> Requirement
Copy out the records word for word, starting with the line that contains "From the camera's vantage point, how" and continuing through the end of the records.
START
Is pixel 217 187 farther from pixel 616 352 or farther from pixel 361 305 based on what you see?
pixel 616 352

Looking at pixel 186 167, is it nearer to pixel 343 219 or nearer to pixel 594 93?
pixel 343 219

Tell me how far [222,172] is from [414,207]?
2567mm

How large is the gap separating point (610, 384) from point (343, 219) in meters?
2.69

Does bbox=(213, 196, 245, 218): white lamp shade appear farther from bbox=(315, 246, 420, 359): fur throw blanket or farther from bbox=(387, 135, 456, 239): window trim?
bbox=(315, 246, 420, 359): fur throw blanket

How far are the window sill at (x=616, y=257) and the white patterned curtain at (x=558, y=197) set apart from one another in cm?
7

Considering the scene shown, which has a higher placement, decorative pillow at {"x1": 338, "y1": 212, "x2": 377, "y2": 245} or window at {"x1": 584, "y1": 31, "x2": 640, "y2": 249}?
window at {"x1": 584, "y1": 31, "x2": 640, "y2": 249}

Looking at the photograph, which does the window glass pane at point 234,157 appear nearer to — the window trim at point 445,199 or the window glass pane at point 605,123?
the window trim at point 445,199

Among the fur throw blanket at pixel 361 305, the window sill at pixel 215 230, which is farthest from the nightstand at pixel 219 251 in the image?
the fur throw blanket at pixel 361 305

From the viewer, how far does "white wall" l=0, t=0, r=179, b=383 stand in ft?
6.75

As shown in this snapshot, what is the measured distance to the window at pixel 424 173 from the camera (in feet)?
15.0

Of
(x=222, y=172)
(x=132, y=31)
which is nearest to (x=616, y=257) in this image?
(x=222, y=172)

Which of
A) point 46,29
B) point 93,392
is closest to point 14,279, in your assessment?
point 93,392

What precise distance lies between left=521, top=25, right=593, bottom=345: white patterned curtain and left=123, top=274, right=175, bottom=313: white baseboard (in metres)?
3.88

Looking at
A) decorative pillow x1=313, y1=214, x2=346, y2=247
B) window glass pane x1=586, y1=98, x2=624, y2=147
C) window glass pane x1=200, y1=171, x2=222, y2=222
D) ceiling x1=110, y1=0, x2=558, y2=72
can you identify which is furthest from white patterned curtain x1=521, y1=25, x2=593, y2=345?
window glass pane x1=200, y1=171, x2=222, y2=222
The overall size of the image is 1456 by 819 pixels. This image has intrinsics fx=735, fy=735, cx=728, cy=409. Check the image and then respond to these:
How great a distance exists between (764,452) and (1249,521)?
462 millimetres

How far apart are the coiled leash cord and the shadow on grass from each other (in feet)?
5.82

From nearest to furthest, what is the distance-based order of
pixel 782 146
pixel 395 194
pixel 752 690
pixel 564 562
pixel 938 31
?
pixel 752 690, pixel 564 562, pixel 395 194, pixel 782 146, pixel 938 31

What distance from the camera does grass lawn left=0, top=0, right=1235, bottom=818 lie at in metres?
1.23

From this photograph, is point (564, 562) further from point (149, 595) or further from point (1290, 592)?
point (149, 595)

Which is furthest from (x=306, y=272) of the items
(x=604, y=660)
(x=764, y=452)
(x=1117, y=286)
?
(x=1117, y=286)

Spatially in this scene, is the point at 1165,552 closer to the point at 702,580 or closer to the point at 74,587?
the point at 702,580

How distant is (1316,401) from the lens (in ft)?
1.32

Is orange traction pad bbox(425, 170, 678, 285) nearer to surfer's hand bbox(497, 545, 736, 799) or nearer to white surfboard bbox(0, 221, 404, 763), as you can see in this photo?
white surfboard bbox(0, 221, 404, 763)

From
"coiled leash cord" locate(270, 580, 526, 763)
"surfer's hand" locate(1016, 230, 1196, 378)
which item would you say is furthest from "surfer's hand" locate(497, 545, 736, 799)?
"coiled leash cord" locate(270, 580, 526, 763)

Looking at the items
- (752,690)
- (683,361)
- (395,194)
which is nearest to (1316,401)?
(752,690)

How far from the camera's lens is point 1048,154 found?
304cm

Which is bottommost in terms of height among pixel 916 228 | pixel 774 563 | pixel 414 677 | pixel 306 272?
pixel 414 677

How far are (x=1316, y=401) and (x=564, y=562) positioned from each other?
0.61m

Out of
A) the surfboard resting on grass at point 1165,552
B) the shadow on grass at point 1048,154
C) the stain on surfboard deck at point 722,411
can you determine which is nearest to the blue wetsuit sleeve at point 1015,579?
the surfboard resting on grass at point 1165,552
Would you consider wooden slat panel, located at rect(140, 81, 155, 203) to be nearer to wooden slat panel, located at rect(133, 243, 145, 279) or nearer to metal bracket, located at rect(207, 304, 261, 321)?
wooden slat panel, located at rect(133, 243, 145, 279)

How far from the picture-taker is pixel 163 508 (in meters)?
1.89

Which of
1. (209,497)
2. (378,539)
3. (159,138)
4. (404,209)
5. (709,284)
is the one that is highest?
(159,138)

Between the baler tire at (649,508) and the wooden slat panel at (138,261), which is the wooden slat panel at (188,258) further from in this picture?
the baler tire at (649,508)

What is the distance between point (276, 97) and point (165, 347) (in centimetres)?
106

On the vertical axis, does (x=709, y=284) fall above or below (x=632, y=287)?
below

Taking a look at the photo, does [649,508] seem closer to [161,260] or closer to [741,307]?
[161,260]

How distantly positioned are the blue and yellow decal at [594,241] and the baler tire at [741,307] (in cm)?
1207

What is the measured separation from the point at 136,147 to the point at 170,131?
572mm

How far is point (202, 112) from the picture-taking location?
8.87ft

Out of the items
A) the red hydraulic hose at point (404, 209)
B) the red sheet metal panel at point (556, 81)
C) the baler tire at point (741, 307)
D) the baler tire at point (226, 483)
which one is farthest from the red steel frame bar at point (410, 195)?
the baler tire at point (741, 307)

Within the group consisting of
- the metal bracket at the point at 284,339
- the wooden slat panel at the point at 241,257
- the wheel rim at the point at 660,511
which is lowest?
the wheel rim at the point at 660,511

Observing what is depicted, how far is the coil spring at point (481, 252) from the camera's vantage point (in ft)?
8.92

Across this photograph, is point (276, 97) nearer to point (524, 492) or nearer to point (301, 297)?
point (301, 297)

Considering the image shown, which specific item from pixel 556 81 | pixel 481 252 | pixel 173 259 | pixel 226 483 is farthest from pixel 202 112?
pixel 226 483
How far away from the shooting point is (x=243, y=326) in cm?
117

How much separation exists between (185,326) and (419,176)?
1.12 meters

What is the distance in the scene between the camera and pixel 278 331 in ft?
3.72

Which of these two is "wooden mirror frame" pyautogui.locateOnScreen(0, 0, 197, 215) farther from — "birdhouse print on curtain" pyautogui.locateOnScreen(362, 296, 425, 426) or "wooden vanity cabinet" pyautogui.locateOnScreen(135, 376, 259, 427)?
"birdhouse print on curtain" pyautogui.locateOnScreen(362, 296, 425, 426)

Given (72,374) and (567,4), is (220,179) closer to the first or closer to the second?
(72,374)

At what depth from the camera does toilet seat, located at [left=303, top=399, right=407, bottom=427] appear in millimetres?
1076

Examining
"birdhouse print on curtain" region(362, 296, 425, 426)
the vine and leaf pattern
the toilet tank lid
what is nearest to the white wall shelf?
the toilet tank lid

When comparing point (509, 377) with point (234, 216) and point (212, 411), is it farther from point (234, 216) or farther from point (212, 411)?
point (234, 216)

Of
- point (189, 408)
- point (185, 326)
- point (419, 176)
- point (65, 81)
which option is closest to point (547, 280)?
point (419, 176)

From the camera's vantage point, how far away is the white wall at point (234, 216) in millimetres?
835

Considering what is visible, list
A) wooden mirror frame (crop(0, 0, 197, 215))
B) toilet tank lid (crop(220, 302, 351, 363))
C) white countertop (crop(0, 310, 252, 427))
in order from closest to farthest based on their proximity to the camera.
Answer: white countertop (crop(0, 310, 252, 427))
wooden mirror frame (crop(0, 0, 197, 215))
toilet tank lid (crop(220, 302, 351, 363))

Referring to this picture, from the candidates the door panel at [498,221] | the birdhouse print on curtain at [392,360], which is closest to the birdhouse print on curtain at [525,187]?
END
> Output below
From the camera's vantage point, how far away is the white wall at point (234, 216) in millimetres?
835

Considering what is visible, list
A) wooden mirror frame (crop(0, 0, 197, 215))
B) toilet tank lid (crop(220, 302, 351, 363))
C) white countertop (crop(0, 310, 252, 427))
in order from closest to farthest based on their proximity to the camera.
Answer: white countertop (crop(0, 310, 252, 427))
wooden mirror frame (crop(0, 0, 197, 215))
toilet tank lid (crop(220, 302, 351, 363))

Referring to this picture, from the candidates the door panel at [498,221] | the birdhouse print on curtain at [392,360], which is closest to the birdhouse print on curtain at [525,187]?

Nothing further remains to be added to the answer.